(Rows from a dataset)
════════════════
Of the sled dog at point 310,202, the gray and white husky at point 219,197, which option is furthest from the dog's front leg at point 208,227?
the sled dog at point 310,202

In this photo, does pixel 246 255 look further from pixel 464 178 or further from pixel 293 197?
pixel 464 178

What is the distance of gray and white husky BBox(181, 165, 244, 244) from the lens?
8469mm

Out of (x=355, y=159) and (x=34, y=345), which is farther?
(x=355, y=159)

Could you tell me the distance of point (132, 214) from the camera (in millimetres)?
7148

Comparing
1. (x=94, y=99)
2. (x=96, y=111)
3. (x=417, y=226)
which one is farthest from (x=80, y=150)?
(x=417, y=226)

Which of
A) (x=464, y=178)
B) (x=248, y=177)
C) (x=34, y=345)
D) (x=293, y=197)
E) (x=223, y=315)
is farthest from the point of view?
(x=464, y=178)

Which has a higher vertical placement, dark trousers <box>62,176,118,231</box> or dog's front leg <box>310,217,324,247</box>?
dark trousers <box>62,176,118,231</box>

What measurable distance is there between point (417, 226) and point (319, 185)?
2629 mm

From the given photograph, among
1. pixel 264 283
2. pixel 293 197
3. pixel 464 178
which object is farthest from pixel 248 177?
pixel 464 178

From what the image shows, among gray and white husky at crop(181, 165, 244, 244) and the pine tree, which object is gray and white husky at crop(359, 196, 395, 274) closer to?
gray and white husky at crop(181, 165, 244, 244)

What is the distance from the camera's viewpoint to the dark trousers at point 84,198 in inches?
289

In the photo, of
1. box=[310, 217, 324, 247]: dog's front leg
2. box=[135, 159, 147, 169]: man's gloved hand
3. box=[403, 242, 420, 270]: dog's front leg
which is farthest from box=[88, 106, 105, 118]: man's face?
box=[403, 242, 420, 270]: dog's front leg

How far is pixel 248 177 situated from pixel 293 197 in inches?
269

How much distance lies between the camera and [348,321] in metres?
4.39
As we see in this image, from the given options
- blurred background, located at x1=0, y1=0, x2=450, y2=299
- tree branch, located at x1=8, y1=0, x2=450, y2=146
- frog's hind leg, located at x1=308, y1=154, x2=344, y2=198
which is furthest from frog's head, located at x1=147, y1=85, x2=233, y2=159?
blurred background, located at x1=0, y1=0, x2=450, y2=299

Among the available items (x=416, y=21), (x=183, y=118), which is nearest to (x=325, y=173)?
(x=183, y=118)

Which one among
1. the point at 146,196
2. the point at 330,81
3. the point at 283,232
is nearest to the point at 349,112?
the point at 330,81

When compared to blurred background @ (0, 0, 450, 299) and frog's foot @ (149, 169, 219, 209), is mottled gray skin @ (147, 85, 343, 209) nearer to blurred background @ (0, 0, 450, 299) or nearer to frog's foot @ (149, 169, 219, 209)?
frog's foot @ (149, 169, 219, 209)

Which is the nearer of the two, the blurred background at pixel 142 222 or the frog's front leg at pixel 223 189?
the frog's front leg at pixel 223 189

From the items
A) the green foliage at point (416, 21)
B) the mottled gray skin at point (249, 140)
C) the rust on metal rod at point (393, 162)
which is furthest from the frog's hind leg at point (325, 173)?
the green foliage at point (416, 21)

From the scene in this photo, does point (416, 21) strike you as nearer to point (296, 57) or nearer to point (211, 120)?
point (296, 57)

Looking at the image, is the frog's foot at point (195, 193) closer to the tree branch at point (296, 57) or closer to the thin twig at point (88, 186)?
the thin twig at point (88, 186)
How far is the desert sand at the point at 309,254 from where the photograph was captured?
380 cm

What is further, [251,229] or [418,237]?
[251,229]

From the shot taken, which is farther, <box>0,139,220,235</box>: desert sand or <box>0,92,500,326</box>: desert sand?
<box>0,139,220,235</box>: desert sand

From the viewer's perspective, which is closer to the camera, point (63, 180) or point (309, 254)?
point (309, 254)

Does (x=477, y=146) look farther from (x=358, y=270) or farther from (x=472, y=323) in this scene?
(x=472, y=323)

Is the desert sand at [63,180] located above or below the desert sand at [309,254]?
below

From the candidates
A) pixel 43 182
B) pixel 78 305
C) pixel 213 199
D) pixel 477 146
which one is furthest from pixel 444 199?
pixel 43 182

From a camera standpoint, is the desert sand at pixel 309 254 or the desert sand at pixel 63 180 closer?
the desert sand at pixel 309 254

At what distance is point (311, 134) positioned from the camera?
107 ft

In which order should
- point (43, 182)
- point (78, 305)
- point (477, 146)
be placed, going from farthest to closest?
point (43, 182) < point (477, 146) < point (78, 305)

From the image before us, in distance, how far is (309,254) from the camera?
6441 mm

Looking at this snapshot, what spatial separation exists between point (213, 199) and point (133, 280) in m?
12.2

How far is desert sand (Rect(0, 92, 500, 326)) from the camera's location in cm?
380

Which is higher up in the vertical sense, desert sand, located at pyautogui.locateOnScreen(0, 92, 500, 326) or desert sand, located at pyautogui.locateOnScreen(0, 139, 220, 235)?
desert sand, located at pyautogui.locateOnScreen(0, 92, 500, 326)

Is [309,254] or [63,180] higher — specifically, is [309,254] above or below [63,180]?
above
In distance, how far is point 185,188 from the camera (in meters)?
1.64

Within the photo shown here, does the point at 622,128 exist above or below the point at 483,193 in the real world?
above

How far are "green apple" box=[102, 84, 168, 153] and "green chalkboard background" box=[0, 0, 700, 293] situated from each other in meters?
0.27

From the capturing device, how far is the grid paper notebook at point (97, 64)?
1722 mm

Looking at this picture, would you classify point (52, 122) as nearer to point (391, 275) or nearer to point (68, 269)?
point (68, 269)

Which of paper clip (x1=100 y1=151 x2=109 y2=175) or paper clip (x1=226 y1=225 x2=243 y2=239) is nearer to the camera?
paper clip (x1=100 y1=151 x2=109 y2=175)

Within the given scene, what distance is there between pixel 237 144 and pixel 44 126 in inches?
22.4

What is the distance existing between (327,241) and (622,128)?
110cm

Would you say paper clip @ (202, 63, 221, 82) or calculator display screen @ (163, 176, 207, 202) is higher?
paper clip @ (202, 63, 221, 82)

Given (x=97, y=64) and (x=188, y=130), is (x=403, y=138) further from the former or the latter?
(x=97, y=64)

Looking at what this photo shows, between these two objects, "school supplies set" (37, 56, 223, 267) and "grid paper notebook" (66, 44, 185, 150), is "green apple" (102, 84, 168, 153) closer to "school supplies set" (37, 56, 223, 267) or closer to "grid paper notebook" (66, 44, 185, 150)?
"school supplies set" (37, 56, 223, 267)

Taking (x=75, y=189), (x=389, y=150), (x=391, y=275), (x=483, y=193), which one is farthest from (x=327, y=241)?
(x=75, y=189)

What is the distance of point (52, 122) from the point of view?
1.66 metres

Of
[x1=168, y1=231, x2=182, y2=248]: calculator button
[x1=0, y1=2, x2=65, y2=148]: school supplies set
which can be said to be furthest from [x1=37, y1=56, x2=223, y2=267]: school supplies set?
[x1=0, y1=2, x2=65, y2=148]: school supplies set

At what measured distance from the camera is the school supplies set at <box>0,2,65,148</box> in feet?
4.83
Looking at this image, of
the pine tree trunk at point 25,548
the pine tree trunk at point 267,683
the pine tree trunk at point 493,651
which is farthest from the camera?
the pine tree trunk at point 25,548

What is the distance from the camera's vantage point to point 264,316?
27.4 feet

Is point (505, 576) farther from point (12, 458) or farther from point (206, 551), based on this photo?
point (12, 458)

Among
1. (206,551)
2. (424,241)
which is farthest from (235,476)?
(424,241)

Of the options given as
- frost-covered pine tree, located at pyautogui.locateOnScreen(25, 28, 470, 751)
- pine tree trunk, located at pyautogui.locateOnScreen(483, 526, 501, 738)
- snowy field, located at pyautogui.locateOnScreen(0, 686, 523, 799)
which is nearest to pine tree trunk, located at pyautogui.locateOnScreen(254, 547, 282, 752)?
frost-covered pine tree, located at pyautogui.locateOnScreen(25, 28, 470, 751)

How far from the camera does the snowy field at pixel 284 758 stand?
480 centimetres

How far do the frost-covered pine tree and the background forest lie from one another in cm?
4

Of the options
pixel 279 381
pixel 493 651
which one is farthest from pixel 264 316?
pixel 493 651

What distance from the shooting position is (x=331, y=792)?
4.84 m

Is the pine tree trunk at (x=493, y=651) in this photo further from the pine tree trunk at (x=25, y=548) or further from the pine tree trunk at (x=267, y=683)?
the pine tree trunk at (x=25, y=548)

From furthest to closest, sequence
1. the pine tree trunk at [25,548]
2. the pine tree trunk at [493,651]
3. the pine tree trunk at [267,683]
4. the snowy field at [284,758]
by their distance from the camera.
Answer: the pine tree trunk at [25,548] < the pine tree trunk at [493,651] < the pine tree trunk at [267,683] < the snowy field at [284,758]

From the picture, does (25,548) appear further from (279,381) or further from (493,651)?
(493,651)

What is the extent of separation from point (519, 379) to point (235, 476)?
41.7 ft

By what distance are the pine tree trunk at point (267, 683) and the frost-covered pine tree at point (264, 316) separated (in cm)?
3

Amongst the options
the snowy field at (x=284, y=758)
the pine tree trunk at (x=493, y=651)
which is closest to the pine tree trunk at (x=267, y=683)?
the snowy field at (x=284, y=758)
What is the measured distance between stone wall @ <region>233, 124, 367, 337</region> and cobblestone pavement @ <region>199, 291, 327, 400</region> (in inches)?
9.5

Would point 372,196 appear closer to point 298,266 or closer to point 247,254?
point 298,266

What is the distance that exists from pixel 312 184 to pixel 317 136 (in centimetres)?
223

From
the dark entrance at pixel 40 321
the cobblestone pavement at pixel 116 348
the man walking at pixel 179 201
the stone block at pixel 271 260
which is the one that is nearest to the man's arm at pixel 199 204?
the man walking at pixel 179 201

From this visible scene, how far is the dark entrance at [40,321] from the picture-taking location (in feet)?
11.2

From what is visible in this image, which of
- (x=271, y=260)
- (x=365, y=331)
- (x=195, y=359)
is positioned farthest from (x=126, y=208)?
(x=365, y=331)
════════════════
Give the lines exactly as they stand, from the line with "Would point 372,196" through the end of the material.

**Response:**
Would point 372,196 appear closer to point 298,266 or closer to point 247,254?
point 298,266

What is the distance that exists from pixel 312 184 to pixel 317 136 (in centimetres)?
223

From
the dark entrance at pixel 40 321
the cobblestone pavement at pixel 116 348
the man walking at pixel 179 201
the stone block at pixel 271 260
which is the one that is nearest to the man's arm at pixel 199 204?
the man walking at pixel 179 201

From this visible scene, how far is the dark entrance at [40,321] from the picture-taking location (in feet)?
11.2

From what is visible in this image, which of
- (x=271, y=260)
- (x=365, y=331)
- (x=195, y=359)
is positioned farthest from (x=126, y=208)?
(x=365, y=331)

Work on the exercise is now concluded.